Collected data
--- START ---
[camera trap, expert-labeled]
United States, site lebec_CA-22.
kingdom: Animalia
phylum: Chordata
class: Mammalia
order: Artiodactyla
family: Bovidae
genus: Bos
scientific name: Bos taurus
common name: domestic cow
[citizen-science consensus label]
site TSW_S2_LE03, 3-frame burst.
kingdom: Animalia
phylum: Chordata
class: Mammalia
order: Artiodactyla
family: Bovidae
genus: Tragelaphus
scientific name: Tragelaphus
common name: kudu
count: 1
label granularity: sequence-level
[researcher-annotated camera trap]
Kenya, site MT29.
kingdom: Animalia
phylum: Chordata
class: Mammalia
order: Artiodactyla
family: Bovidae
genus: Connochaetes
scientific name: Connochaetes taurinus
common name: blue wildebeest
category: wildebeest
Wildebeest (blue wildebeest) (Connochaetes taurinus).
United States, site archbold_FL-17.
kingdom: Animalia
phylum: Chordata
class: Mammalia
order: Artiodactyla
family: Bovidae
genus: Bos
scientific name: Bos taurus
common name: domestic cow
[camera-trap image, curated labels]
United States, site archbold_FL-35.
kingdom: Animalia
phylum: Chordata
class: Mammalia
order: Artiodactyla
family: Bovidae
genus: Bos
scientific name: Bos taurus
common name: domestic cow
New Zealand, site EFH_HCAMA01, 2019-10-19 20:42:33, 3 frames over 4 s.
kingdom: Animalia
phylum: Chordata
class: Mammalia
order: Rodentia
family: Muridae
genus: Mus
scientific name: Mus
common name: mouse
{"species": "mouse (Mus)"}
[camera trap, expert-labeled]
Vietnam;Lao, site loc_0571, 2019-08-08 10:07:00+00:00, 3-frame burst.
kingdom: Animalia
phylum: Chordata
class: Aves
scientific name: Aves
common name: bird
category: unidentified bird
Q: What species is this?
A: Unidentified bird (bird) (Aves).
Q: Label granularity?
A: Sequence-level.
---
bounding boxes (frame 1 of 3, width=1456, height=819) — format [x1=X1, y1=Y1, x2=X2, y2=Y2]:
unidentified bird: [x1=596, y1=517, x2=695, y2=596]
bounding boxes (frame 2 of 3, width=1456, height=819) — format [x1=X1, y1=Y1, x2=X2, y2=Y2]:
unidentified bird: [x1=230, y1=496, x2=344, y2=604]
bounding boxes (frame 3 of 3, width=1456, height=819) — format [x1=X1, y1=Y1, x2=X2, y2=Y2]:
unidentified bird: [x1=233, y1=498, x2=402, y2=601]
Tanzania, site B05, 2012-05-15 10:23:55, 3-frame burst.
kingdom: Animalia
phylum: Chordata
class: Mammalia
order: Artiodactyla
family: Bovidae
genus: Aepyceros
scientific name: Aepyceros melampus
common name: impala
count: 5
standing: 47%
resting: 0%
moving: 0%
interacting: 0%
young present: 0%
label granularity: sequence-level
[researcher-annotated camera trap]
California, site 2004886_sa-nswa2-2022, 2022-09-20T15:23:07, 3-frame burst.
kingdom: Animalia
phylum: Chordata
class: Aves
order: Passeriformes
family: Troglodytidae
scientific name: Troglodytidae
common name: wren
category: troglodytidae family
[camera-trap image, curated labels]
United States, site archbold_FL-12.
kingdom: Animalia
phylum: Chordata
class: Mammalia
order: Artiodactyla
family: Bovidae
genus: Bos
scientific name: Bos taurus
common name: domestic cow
--- END ---
#### [Directions]
Working from the data above, extract solely the lines from the one containing "order: Rodentia" through the one containing "scientific name: Aves", exactly as they appear, both included.

#### [Answer]
order: Rodentia
family: Muridae
genus: Mus
scientific name: Mus
common name: mouse
{"species": "mouse (Mus)"}
[camera trap, expert-labeled]
Vietnam;Lao, site loc_0571, 2019-08-08 10:07:00+00:00, 3-frame burst.
kingdom: Animalia
phylum: Chordata
class: Aves
scientific name: Aves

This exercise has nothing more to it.